Więc pokochałem w niebiańskim zachwycie.
Jak komuś powiem, pewnie nie uwierzy.
Komentarze (83)
oooo... zaskakująca koncepcja... choć dla wielu śmierć
jest przyjaciółką dającą nadzieję, jest wybawieniem i
ukojeniem, jest upragniona bramą, w która wchodzi się
z radością, tyle, że nikt się w niej nie zatrzymuje,
przekracza próg i idzie dalej, a ci, którzy się
zatrzymali w progu, skazani są na potępienie...
No Marku, zatańcz ze śmiercią ostatni walc.
Rozkochaj ją, zrób to ten ostatni raz.
By życie lżejsze było, i się lepiej żyło.
Ot taka mnie naszła refleksja.
Miłego.
;)
Ja nie boję się jej już -:)
Myślę podobnie jak Ty, z humorem i uśmiechem na
ustach; mogę tylko dopisać, że jak przewoźnik pójdzie
na wakacje, to i śmierć będzie wylegiwać się na
wyspach, ze słomką w ustach -:))
Tekst z dużym podobaniem!
Pozdrowienia ślę
Oj uwierzy dzisiaj wszystko jest możliwe
Dobrze się czyta, ale zgodnie z przewidywaniem autora
ie wierzę w tę miłość. Dobranoc:)
oby to była tylko przejściowa i krótka
miłostka...pozdrawiam
Pokochamy, czy nie i tak staniemy przed jej obliczem.
A z czasem jest nam coraz bliżej do niej.
Ciekawy przekaz, skłania do zadumy.
Pozdrawiam Marku
Ładnie napisany wiersz.
ja umierałem kilka razy i jakoś śmierć mnie nie
chciała.
Pozdrawiam
Jak wiemy, śmierć zawsze była i jest świetnym
materiałem na obraz, lub wiersz?
Marku, jesteś niereformowanym romantykiem, co do
wiersza zaskoczyłeś swoją nietuzinkowością;)

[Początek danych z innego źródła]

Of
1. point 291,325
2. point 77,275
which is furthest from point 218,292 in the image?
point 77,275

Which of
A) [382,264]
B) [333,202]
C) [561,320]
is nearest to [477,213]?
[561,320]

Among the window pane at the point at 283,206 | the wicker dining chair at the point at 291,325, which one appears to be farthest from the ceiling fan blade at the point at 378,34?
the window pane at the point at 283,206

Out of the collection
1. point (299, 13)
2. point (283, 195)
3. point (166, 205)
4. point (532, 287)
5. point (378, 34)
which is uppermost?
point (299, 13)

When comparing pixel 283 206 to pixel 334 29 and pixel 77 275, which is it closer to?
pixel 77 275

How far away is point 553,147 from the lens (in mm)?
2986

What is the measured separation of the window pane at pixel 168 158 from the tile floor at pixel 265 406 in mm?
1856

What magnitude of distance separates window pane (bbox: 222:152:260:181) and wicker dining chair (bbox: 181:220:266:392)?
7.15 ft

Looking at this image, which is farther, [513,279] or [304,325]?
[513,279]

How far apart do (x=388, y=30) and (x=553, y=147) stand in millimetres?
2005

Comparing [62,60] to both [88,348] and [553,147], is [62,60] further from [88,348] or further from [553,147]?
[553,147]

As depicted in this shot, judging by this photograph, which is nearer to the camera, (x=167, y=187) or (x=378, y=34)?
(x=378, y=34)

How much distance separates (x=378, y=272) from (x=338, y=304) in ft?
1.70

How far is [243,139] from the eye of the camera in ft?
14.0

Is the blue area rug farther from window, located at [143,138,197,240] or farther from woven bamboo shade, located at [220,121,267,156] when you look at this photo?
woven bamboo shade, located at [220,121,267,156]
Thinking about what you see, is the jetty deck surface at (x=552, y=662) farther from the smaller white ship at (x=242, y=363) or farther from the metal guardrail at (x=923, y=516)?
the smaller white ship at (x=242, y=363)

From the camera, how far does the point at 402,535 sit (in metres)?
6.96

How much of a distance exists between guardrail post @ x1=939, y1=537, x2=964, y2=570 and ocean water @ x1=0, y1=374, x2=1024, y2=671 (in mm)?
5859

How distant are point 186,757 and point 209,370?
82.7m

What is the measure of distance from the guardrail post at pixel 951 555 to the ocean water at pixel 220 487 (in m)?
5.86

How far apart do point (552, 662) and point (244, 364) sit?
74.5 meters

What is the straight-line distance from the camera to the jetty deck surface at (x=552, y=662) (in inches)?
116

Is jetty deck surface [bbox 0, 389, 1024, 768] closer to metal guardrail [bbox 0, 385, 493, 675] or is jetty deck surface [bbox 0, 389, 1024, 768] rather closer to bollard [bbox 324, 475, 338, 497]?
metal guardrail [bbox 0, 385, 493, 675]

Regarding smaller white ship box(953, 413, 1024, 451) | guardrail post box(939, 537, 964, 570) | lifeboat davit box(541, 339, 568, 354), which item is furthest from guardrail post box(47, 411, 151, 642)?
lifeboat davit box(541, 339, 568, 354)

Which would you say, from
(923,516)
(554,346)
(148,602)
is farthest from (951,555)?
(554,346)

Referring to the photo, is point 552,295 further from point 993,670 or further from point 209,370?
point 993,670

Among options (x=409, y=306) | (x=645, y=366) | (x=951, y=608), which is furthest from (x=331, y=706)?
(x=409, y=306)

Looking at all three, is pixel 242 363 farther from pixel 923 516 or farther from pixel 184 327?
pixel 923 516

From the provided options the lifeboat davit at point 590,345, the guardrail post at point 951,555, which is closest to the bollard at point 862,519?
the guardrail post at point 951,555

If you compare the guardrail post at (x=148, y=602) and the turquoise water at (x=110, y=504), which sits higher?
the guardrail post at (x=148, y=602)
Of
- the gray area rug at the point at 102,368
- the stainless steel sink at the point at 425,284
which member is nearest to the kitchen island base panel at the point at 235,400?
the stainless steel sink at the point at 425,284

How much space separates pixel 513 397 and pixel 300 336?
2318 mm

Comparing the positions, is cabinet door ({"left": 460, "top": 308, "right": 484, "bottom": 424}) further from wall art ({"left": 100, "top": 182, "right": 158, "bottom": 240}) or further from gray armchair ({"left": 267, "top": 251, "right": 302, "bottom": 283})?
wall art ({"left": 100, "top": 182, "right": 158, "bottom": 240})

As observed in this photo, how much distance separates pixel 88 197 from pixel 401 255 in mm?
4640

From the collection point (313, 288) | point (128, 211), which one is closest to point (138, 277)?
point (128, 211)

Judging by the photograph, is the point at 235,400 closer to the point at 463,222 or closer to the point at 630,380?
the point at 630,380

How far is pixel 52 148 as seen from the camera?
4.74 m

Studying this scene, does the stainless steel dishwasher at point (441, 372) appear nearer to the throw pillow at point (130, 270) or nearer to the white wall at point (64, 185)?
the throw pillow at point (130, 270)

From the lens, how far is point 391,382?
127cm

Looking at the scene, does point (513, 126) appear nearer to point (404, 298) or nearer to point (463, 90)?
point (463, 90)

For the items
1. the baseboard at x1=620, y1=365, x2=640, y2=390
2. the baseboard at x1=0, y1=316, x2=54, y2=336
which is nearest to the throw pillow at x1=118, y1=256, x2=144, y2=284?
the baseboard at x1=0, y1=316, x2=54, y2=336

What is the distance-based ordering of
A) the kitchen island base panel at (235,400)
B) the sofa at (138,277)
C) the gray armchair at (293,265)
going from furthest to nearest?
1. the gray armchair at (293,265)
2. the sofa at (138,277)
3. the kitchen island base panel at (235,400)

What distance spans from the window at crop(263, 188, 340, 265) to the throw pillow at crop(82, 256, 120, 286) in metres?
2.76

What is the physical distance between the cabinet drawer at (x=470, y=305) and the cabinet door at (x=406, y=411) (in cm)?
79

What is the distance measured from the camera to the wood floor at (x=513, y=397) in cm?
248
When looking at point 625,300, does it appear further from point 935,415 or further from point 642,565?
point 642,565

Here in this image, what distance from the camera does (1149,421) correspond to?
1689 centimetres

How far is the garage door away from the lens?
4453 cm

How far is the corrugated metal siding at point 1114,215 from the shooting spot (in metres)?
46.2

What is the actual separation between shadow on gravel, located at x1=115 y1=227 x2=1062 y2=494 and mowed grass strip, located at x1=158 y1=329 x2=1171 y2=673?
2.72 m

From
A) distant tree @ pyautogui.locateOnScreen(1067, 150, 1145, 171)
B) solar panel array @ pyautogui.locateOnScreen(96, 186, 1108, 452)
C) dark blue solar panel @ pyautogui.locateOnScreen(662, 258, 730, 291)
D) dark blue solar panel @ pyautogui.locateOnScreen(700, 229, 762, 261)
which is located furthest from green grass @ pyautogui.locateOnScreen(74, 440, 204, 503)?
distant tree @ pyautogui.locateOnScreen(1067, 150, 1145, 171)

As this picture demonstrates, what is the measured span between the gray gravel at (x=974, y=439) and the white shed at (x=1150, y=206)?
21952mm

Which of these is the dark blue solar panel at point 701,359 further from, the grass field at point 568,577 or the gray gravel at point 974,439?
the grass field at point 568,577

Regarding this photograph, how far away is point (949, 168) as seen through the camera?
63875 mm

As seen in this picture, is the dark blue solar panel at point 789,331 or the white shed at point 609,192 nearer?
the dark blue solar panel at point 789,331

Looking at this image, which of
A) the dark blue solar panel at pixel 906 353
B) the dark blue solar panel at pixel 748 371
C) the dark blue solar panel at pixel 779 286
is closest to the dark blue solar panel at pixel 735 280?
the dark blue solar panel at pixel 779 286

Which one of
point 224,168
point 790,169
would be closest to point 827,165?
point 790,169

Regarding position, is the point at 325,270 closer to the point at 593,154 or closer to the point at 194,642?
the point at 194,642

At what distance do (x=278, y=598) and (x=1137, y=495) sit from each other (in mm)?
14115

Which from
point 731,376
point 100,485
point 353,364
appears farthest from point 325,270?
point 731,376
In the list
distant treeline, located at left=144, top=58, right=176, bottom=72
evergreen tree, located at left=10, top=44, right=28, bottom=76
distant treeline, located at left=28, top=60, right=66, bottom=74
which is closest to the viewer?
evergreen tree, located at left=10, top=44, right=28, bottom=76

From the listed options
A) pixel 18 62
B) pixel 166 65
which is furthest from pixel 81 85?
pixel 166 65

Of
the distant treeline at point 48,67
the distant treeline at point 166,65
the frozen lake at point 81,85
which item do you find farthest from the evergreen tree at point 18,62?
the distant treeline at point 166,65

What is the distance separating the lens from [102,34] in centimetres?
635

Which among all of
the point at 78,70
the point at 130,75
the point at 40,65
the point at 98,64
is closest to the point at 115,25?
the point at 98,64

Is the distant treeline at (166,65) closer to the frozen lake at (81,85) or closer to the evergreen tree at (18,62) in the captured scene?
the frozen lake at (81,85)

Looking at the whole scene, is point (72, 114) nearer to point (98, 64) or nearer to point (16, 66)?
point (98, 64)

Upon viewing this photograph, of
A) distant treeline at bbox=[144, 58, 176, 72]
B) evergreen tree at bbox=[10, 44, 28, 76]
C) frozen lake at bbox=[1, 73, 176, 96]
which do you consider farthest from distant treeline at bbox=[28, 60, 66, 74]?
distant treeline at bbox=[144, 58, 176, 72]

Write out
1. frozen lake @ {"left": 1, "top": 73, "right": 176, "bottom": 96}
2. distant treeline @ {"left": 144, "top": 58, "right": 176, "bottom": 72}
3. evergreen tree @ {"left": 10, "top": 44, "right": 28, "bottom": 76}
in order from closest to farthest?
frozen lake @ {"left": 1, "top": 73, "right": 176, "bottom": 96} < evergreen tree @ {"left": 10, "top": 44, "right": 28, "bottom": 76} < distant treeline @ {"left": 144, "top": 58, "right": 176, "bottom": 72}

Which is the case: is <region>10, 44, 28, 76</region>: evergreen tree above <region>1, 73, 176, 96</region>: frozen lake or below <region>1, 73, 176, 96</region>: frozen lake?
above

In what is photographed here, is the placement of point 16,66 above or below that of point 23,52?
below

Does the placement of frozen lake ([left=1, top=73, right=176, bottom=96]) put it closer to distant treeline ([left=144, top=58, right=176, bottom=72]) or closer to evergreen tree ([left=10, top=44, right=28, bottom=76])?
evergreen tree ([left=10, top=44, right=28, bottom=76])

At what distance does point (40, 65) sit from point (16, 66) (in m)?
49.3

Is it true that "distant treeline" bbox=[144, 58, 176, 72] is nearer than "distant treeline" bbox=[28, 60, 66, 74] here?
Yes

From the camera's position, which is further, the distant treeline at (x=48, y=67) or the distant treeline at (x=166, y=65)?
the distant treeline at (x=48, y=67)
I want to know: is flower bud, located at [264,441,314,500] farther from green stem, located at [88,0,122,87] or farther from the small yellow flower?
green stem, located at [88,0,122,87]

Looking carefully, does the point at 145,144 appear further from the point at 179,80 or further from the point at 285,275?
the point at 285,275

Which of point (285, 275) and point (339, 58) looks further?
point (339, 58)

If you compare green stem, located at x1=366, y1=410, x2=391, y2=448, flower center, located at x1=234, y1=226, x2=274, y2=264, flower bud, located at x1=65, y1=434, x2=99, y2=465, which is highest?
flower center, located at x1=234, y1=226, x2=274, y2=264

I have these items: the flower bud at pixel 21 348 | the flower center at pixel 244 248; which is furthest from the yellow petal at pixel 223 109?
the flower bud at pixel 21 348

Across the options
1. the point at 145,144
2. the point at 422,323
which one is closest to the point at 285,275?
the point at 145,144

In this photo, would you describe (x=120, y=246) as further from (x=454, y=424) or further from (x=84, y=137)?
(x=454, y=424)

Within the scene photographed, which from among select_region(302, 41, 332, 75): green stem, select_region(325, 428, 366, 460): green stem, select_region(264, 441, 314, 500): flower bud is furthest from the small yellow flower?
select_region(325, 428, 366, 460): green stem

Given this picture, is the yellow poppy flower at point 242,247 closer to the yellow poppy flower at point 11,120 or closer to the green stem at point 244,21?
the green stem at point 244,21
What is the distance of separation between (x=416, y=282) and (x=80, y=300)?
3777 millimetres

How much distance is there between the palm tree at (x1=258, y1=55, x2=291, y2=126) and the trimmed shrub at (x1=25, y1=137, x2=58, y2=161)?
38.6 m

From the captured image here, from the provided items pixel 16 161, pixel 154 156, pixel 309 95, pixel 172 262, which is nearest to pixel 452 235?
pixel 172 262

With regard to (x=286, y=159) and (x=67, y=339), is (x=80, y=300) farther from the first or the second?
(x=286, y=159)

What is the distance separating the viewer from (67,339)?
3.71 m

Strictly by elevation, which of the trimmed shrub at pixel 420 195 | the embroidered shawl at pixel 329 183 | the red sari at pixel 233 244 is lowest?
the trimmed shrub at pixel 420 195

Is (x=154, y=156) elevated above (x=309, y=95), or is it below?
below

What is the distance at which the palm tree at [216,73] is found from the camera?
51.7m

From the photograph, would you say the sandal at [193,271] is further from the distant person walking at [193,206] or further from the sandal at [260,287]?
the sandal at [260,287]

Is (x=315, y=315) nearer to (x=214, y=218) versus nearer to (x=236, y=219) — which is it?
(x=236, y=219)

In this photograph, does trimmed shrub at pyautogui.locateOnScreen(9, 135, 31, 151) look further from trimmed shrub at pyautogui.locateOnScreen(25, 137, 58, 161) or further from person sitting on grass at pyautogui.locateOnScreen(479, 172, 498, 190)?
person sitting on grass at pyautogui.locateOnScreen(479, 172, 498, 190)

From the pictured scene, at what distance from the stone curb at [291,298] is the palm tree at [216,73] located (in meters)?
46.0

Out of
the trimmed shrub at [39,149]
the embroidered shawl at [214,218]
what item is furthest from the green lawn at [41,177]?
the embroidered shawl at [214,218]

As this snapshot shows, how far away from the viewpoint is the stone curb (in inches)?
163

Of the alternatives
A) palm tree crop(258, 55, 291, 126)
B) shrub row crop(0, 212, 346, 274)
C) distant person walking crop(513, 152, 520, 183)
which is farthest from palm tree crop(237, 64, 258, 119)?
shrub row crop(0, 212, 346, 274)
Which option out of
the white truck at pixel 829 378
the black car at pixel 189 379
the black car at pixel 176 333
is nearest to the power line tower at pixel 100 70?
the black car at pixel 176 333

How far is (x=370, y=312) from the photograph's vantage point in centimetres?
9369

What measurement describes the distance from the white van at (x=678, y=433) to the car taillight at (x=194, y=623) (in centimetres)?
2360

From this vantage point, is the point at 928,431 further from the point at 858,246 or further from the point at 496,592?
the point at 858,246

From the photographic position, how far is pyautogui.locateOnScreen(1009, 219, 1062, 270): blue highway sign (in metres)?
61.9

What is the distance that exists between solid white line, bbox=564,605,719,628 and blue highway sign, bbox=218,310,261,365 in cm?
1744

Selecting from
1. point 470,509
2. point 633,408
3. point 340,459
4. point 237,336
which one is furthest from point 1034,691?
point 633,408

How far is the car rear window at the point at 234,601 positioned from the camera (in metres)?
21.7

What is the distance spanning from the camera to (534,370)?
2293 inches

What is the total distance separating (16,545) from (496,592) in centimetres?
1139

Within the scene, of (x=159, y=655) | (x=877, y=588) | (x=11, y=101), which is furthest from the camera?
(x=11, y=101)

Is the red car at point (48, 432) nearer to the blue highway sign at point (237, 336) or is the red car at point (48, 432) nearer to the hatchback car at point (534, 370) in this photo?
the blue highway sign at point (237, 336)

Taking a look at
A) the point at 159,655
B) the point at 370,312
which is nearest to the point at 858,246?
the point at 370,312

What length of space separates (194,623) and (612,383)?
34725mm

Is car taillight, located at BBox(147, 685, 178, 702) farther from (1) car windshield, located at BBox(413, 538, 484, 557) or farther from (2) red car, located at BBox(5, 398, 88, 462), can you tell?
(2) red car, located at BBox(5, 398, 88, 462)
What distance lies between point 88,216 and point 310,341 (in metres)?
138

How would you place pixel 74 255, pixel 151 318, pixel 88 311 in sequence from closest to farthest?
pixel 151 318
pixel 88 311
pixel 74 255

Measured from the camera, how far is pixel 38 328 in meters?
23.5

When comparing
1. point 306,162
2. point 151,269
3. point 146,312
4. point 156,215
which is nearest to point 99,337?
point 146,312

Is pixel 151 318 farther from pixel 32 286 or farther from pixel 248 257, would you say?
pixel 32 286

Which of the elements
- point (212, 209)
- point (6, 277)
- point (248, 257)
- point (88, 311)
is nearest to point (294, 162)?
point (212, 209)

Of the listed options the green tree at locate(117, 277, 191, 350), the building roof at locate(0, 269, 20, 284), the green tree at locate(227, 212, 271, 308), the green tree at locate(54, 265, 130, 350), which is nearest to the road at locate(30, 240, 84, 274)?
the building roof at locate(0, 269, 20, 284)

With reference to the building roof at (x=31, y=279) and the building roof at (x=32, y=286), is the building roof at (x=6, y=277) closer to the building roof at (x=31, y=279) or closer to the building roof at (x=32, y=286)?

Wenę masz nie z tej ziemi, aby takiego tematu się
chwycić i ukazać to tak jak najprawdziwszą miłość
spotkaną gdzieś tam...
Obraz byłby cudowny już widzę oczyma wyobraźni:)
Pozdrawiam jak zawsze serdecznie i z uśmiechem, Ola:)
Przypomniał mi się film Joe Black ze świetną obsadą
aktorską, historia jak w Twoim wierszu:)
Im bliżej człowiekowi niż dalej łatwiej o oswojenie :)
Pozdrawiam :)
od czasu do czasu mamy takie ponure myśli
cieszmy się chwilą niech trwa
serdecznie pozdrawiam:)
Marku, popraw na "nieraz", bo spokojnie nie zasnę :)))
Ona przyjdzie po każdego z nas i myślę że nie warto
się bać...pozdrawiam serdecznie.
Dziękuję kolejnym gościom za odwiedziny i refleksyjne
komentarze.
_wenie_ dziękuję za sugestie:)
Witaj Marku
Piękna i dojrzała jest Twoja klasyczna poezja.
Ślę moc serdeczności.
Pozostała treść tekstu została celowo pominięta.